--- SOAL LATIHAN ---
Dari berita tentang ICSF 2025 di bawah, sebutkan semua kota tempat rangkaian ICSF Regional diadakan.

--- CUPLIKAN TEKS ---
------------------------------------------------------------

Insight | General Knowledge

ICSF 2025: Merespon Demokrasi Indonesia yang Kini Bergantung pada 'Tali Tipis'

Senin, 10 Nov 2025 16:00 WIB
ICSF 2025: Merespon Demokrasi Indonesia yang Kini Bergantung pada 'Tali Tipis'
Konferensi pers Indonesia Civil Society Forum (ICSF) Nasional 2025 di Hotel Aryaduta Menteng, Jakarta (Kamis, 6/11/2025). Foto: Istimewa
Jakarta -

Indonesia Civil Society Forum (ICSF) Nasional 2025 kembali digelar di Jakarta pada 5-6 November 2025 kemarin. Mengumpulkan lebih dari 250 perwakilan organisasi masyarakat sipil dari 31 provinsi, ICSF 2025 mencoba menghadirkan respon kolektif terhadap penyempitan ruang sipil dan menurunnya kualitas demokrasi Indonesia kiwari.

Mengusung tema "Membela Demokrasi, Menuntut Keadilan: Menaut Gerak Masyarakat Sipil", ajang keenam ICSF sejak perdana dihelat 2018 silam mencakup rangkaian acara yang lebih luas. Mulai dari rangkaian ICSF Regional di tiga kota—Pontianak, Bandung, dan Mataram—serta Forum Konsolidasi Gerakan Muda yang akan digelar pada 29 November 2025.

------------------------------------------------------------

--- DATA YANG DIBERIKAN ---
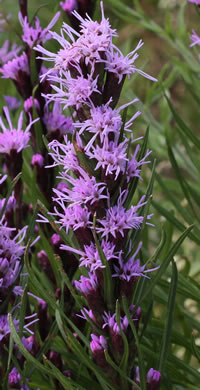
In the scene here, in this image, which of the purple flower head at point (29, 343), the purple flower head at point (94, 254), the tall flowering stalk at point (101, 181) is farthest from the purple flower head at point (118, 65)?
the purple flower head at point (29, 343)

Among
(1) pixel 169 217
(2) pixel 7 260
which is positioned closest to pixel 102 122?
(2) pixel 7 260

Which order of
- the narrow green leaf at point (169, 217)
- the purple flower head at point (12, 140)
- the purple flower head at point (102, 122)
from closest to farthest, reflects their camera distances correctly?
1. the purple flower head at point (102, 122)
2. the purple flower head at point (12, 140)
3. the narrow green leaf at point (169, 217)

------------------------------------------------------------

--- PENYELESAIAN SOAL ---
Pontianak, Bandung, dan Mataram.